Proposition SD-A4.1 à SD-A4.3 : Créer les conditions d’un retour fort à l’usage du train au-delà des voies à grande vitesse
L’ambition est de faire en sorte que le train, peu émetteur de GES, ne soit pas plus coûteux que d’autres moyens de transport plus émetteurs, et qu’il soit plus utilisé. Au-delà des zones urbaines et des grandes lignes, il est difficile d’accéder au train. Il est nécessaire de développer une offre de train sur l’ensemble du territoire et rendre plus attractive l’offre existante, notamment pour les salariés.
Propositions d’actions des IRP :
- Porter la voix des salariés
- Les IRP devront organiser par tout moyen la consultation des salariés sur leurs moyens de transports utilisés lors leurs trajets domicile/travail ou lors de déplacements professionnels
- Inscrire le point à l’ordre du jour d’une réunion CSE et engager la discussion sur les propositions et les besoins des salariés.

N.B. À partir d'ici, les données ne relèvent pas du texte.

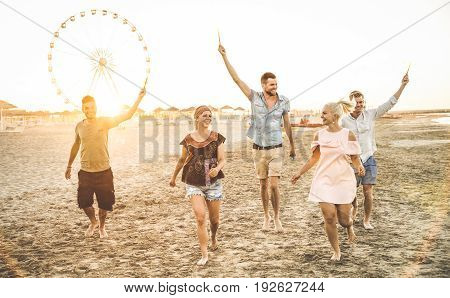 Group of happy friends having fun on the beach at sunset - Summer joy and friendship concept - Warm sunshine filtered color tone with focus on tall guy in the middle holding sparkle bengal fire candle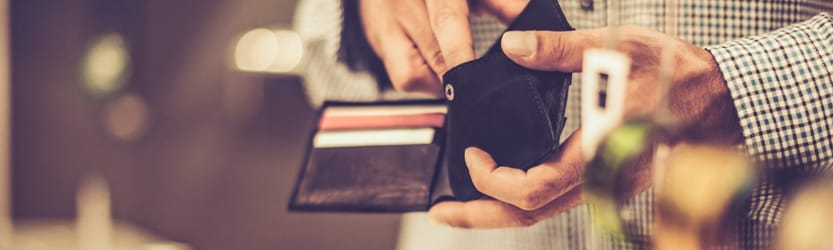 Man getting money out of wallet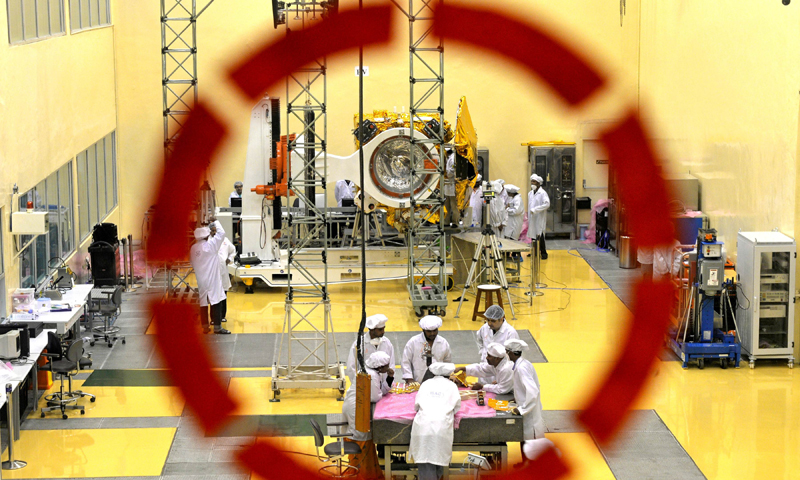 In this file picture taken on September 11, 2013, scientists and engineers work on a Mars Orbiter vehicle at the Indian Space Research Organisation's (ISRO) satellite centre in Bangalore. —Photo by AFP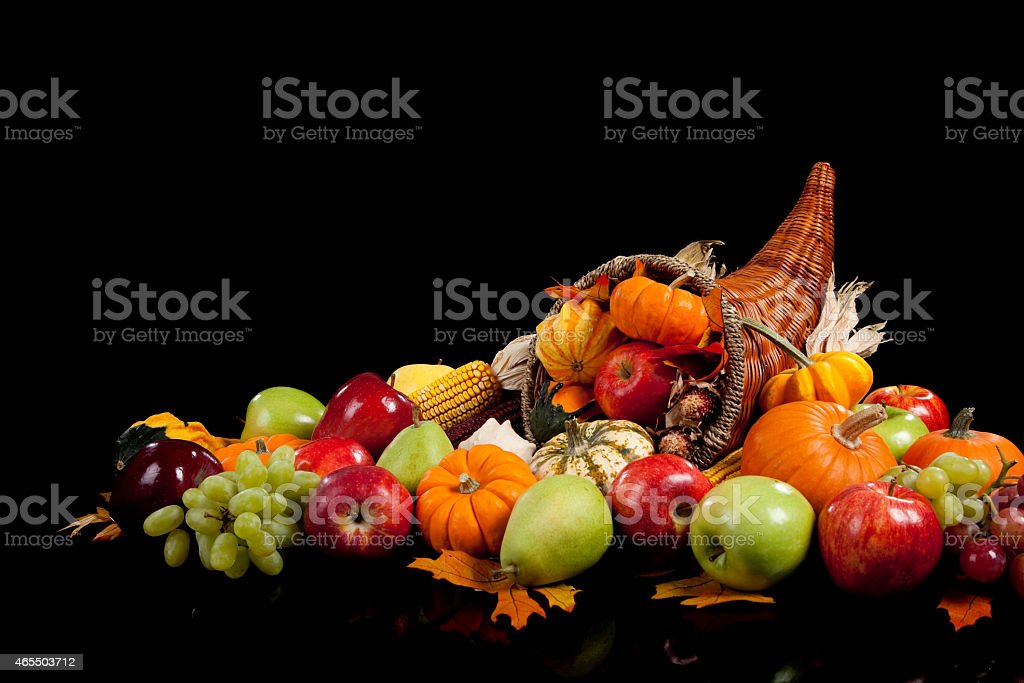 Fall arrangement of fruits and vegetables in a cornucopia stock photo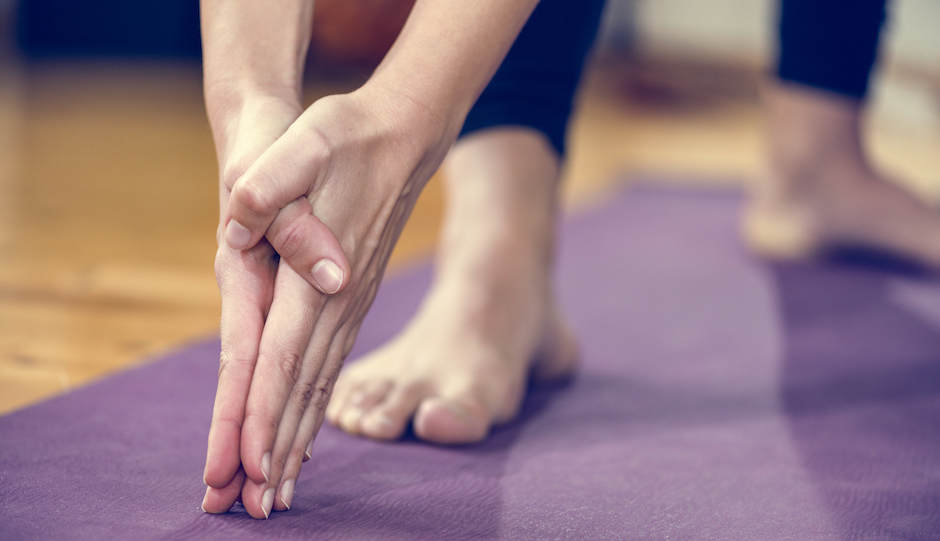 Yoga detail, hands in focus.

Propositions SD-B1.2 : Imposer un suivi régulier de la formation des chauffeurs à l’écoconduite.
L’objectif de la proposition est d’imposer aux transporteurs un suivi régulier, par exemple une fois tous les deux ans au lieu de 5 aujourd’hui, de la formation des chauffeurs poids lourds à l’écoconduite, qui peut permettre au total d’atteindre jusqu’à 15% d’économie de carburant.
Propositions d’actions des IRP :
- Anticipation au niveau de la Branche Transports routiers et activités auxiliaires du transport (CPNEFP)
En effet la quasi-totalité des entreprises du secteur ont des effectifs inférieurs à 50 salariés et n’ont donc pas de délégués syndicaux pour négocier. Elles relèvent des dispositions de leur convention collective de branche.
Propositions SD-B1.6 : Obliger les chargeurs à intégrer des clauses environnementales
Cette proposition a pour objectif de faire peser la contrainte non seulement sur les transporteurs mais aussi sur les plus grosses entreprises commanditaires (c’est-à-dire les chargeurs, et par exemple, les enseignes de la grande distribution) dans la réduction des émissions du transport.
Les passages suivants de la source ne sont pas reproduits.